* Problem to solve
Set down exactly the lines below between the line holding "toyota c-hr 2022" and the line holding "اكسنت 2010 تشليح 2", inclusive; no other line belongs in the answer.

Scraped caption text data:
[Start of Attachment]
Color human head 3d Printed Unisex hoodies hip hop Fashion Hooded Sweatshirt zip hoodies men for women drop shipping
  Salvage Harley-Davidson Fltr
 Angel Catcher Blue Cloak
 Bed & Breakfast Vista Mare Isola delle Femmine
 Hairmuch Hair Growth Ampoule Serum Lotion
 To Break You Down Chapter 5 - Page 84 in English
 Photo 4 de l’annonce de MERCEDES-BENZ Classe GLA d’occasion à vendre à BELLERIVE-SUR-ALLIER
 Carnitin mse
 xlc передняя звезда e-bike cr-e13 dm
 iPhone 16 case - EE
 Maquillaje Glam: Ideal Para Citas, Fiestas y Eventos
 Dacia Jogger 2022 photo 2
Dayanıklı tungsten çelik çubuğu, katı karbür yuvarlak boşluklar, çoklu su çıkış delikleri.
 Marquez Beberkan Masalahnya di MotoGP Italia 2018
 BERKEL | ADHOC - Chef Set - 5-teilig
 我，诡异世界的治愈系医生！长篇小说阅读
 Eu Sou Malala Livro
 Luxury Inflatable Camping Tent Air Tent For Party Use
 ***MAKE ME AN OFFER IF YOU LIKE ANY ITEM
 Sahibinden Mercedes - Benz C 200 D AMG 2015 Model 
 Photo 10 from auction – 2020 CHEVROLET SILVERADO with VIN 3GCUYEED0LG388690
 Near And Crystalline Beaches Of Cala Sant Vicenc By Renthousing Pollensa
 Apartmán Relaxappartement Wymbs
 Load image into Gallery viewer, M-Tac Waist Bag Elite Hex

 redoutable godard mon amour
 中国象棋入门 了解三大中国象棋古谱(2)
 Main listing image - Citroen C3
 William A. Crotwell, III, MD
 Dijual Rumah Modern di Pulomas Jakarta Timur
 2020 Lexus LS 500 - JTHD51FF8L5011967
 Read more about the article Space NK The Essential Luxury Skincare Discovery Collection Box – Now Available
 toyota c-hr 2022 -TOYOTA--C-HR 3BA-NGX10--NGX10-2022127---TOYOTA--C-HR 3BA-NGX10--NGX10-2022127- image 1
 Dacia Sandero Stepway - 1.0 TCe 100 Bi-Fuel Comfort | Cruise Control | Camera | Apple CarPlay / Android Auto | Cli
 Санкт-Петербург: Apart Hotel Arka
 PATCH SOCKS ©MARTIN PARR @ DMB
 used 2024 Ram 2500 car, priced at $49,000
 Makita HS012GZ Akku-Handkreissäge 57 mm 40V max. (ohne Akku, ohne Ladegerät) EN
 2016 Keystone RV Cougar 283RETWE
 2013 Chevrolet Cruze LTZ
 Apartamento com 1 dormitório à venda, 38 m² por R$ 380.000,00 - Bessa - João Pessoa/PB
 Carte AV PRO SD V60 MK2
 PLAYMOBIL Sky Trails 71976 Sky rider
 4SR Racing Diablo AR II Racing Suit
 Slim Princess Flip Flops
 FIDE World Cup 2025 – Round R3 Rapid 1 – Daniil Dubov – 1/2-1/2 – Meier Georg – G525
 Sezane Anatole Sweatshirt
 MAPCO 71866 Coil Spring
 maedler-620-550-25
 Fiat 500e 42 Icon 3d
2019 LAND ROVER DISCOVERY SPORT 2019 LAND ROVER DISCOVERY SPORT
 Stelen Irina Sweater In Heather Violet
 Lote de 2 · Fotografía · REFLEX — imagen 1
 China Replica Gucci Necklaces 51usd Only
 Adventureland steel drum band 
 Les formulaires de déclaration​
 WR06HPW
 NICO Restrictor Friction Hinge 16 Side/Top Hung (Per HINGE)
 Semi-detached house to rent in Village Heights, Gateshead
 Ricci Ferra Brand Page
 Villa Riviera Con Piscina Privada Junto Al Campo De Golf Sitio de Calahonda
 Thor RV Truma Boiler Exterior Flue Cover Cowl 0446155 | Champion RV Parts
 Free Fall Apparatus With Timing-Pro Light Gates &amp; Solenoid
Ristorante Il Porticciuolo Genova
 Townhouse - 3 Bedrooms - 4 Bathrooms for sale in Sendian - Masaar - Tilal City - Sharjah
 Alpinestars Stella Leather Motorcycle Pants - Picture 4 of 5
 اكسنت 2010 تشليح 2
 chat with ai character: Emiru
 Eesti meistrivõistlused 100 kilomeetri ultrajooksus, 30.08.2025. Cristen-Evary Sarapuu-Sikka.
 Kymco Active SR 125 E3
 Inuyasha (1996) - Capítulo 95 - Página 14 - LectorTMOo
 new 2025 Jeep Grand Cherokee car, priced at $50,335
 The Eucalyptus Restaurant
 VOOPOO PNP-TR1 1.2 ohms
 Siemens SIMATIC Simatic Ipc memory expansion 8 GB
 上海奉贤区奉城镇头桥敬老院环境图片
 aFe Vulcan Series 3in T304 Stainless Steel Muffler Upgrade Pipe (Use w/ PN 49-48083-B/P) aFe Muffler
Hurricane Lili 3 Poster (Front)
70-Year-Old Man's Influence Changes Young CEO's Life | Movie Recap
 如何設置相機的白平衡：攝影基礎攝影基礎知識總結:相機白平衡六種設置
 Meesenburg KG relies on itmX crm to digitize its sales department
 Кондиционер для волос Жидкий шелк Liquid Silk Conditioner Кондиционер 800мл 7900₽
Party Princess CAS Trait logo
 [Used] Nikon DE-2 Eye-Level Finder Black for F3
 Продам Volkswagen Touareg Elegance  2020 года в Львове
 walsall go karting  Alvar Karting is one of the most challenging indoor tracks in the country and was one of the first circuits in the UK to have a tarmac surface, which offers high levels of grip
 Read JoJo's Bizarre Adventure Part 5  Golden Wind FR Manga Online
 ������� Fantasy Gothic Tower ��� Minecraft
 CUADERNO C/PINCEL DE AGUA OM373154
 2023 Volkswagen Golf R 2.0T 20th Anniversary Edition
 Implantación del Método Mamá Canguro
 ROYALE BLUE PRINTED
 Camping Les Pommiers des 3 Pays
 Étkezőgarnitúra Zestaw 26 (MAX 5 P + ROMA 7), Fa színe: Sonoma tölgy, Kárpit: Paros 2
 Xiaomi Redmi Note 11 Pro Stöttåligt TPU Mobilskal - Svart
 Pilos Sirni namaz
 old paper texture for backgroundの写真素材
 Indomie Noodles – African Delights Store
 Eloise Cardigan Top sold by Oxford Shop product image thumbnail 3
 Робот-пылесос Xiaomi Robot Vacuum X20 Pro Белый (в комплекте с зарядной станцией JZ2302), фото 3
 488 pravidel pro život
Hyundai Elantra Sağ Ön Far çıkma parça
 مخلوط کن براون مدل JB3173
[End of Attachment]
* Exercise solution
 toyota c-hr 2022 -TOYOTA--C-HR 3BA-NGX10--NGX10-2022127---TOYOTA--C-HR 3BA-NGX10--NGX10-2022127- image 1
 Dacia Sandero Stepway - 1.0 TCe 100 Bi-Fuel Comfort | Cruise Control | Camera | Apple CarPlay / Android Auto | Cli
 Санкт-Петербург: Apart Hotel Arka
 PATCH SOCKS ©MARTIN PARR @ DMB
 used 2024 Ram 2500 car, priced at $49,000
 Makita HS012GZ Akku-Handkreissäge 57 mm 40V max. (ohne Akku, ohne Ladegerät) EN
 2016 Keystone RV Cougar 283RETWE
 2013 Chevrolet Cruze LTZ
 Apartamento com 1 dormitório à venda, 38 m² por R$ 380.000,00 - Bessa - João Pessoa/PB
 Carte AV PRO SD V60 MK2
 PLAYMOBIL Sky Trails 71976 Sky rider
 4SR Racing Diablo AR II Racing Suit
 Slim Princess Flip Flops
 FIDE World Cup 2025 – Round R3 Rapid 1 – Daniil Dubov – 1/2-1/2 – Meier Georg – G525
 Sezane Anatole Sweatshirt
 MAPCO 71866 Coil Spring
 maedler-620-550-25
 Fiat 500e 42 Icon 3d
2019 LAND ROVER DISCOVERY SPORT 2019 LAND ROVER DISCOVERY SPORT
 Stelen Irina Sweater In Heather Violet
 Lote de 2 · Fotografía · REFLEX — imagen 1
 China Replica Gucci Necklaces 51usd Only
 Adventureland steel drum band 
 Les formulaires de déclaration​
 WR06HPW
 NICO Restrictor Friction Hinge 16 Side/Top Hung (Per HINGE)
 Semi-detached house to rent in Village Heights, Gateshead
 Ricci Ferra Brand Page
 Villa Riviera Con Piscina Privada Junto Al Campo De Golf Sitio de Calahonda
 Thor RV Truma Boiler Exterior Flue Cover Cowl 0446155 | Champion RV Parts
 Free Fall Apparatus With Timing-Pro Light Gates &amp; Solenoid
Ristorante Il Porticciuolo Genova
 Townhouse - 3 Bedrooms - 4 Bathrooms for sale in Sendian - Masaar - Tilal City - Sharjah
 Alpinestars Stella Leather Motorcycle Pants - Picture 4 of 5
 اكسنت 2010 تشليح 2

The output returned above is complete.